I just don't think I agree with it as much as I used to.

Because I work, I get to pay council tax, rent (if I rented) and now prescriptions too.

I am literally paying £7.20 so that I am able to work so that I can pay taxes. That is just a little unfair.
#28
FilthAndFurry
Non-working people get those too - and their council tax paid for.

I'm a fan of the welfare state but it's gone too far.


I pay for these out of my wages...so no not really free.

I don't normally add to these sort of posts but am really annoyed about this at the moment. Where I live they provide free nursery education (with private nursery schools) for 15 hours a week for 2 year olds. My daughter is not eligible because I work.... I say work because I have just started maternity leave and will soon be on just over £100 a week. Out of that I have to pay all my bills including council tax and a £750 a month mortgage. But I don't qualify because I earn too much!!!!:x:x:x

Oh but I am lucky because I don't have to pay for my prescriptions until my new baby is 12 months old!!! I'm all for helping people out, I understand that some people cannot work for what ever reason but I am starting to feel that this is taking the P***
#29
I knew you had to be on meds.
banned#30
phatboy123
I knew you had to be on meds.


They keep me balanced:thumbsup:
#31
FilthAndFurry
I agree, it's a safety net to provide for those who are most in need of it.

I just don't think I agree with it as much as I used to.

Because I work, I get to pay council tax, rent (if I rented) and now prescriptions too.

I am literally paying £7.20 so that I am able to work so that I can pay taxes. That is just a little unfair.

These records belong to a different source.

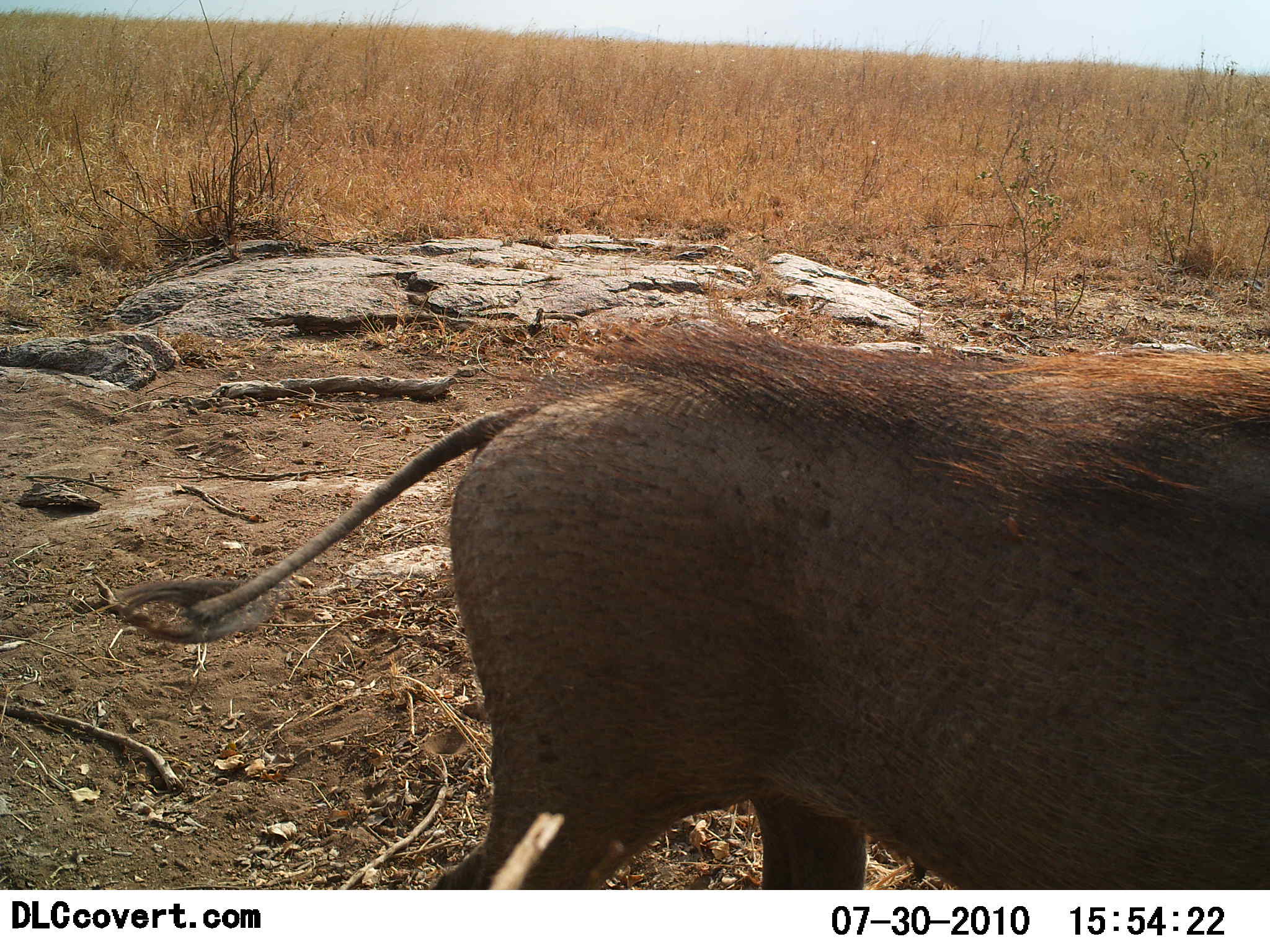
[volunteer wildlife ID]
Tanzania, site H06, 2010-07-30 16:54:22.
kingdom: Animalia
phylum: Chordata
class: Mammalia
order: Artiodactyla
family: Suidae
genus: Phacochoerus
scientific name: Phacochoerus africanus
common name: warthog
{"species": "warthog (Phacochoerus africanus)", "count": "1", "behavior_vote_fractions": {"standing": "45%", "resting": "0%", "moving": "55%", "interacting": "0%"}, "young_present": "0%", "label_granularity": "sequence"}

Yes, I can see your point and I would say that the unfariness arises because there are a myriad loop holes that are taken advantage of by all and sundry who are not just ordinary working people who pay their taxes PAYE.
It makes my blood boil to think of all those wealthy people on huge salaries paying almost nothing - all the fiddles and the off-shore stuff, all the grants for what-ever and subsidies, all the writing off of losses.
As I say I think the prescription charges are foolish and I can say one thing for sure - if we all contributed fairly in all the other taxes, there wouldn't be any need at all for prescription charges.
#32
black gerbil1
yeah litter picking around the streets or cleaning people homes, instead of doing nothing @ home


they do.....its called benefit fraud!:)
banned#33
Thank you for unspamming mods:thumbsup:
banned#34
Can you not get pre paid prescription cards down in England?
banned#35
ChipSticks
Agree, he knew the answer to the question when he asked it, but isn't going to miss out on a chance to start trouble/get people infracted/suspended/banned.

Some people are so very sad. lol :thumbsup:


I don't want anyone to get in trouble. I'm not even sure I'm the one who started talking about benefits in broader terms. If I was, I'm sorry. It's just the way my brain works on these complex issues.

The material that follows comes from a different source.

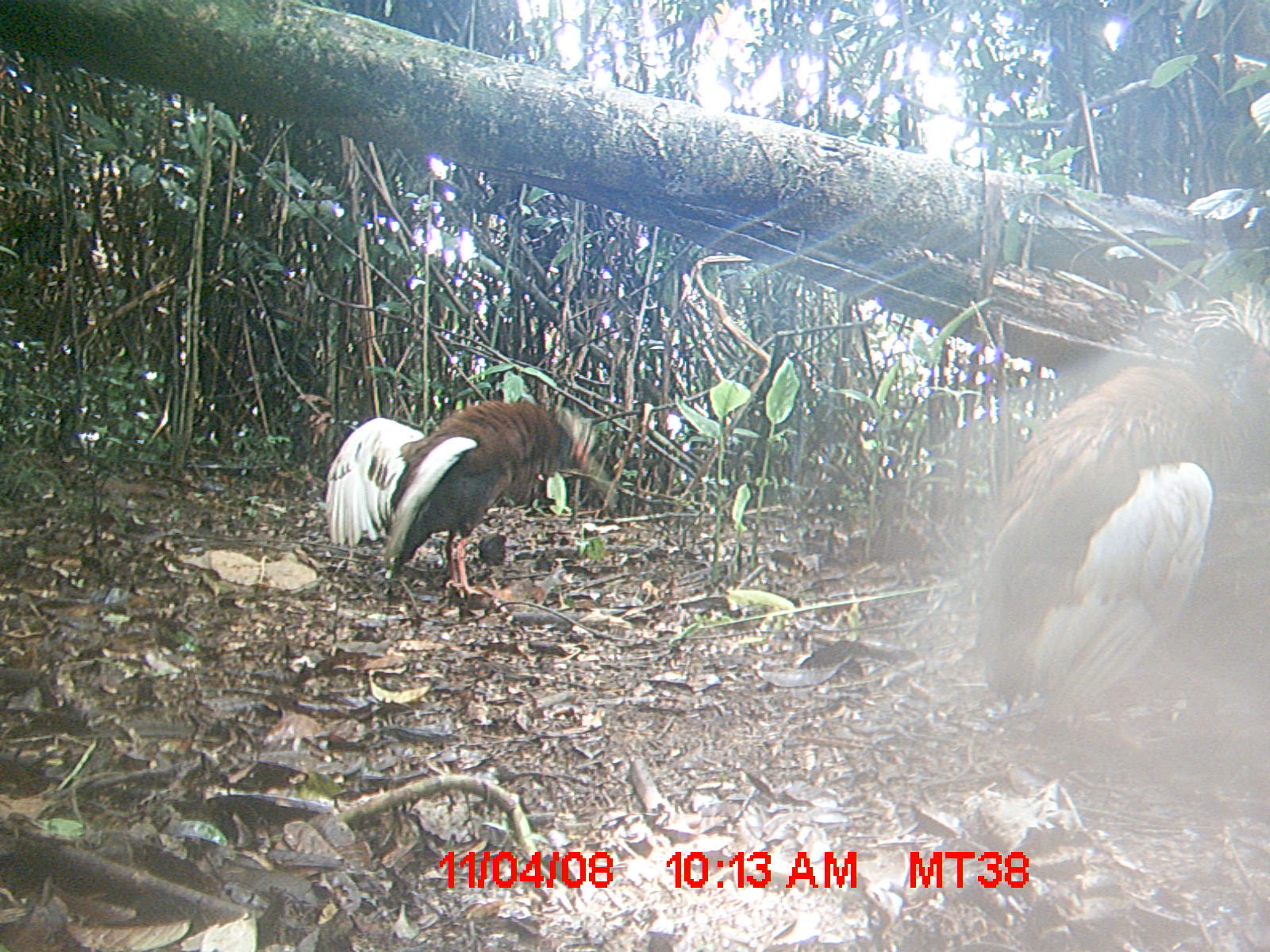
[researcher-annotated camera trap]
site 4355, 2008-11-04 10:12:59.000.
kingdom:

It's an interesting debate though, and any views you have, or Boothy even, would be welcome.

Thanks for your time:thumbsup:
banned#36
Paddy Charlie
Can you not get pre paid prescription cards down in England?


I don't think so - I just looked at the back of the prescription and because I didn't fit any of the exemption criteria, I just paid £7.20.

Think I got some clubcard points because I got them at Tesco though, so not all bad:thumbsup:
#37
Paddy Charlie
Can you not get pre paid prescription cards down in England?


Yes you can...12-month prepayment certificate (PPC): £104.00 or
3-month PPC: £28.25 :thumbsup:

http://www.dh.gov.uk/en/Healthcare/Medicinespharmacyandindustry/Prescriptions/NHScosts/index.htm
#38
The only benefit for being diabetic is that I get a free prescription and I'm in my twenties and have a job.
banned#39
cuzzy
Yes you can...12-month prepayment certificate (PPC): £104.00 or
3-month PPC: £28.25 :thumbsup:

http://www.dh.gov.uk/en/Healthcare/Medicinespharmacyandindustry/Prescriptions/NHScosts/index.htm


But if I were to get 3 months supply for £7.20, then that certificate is still overpriced. I suppose it works out if you have more prescriptions, but one would've thought if you need that many then chances are you're either on disability allowance or rather old so you'd get them free anyway.

Seems a bit of a sneaky way to price it.
#40
Couldn't you get the names of your meds then buy them cheaper elsewhere?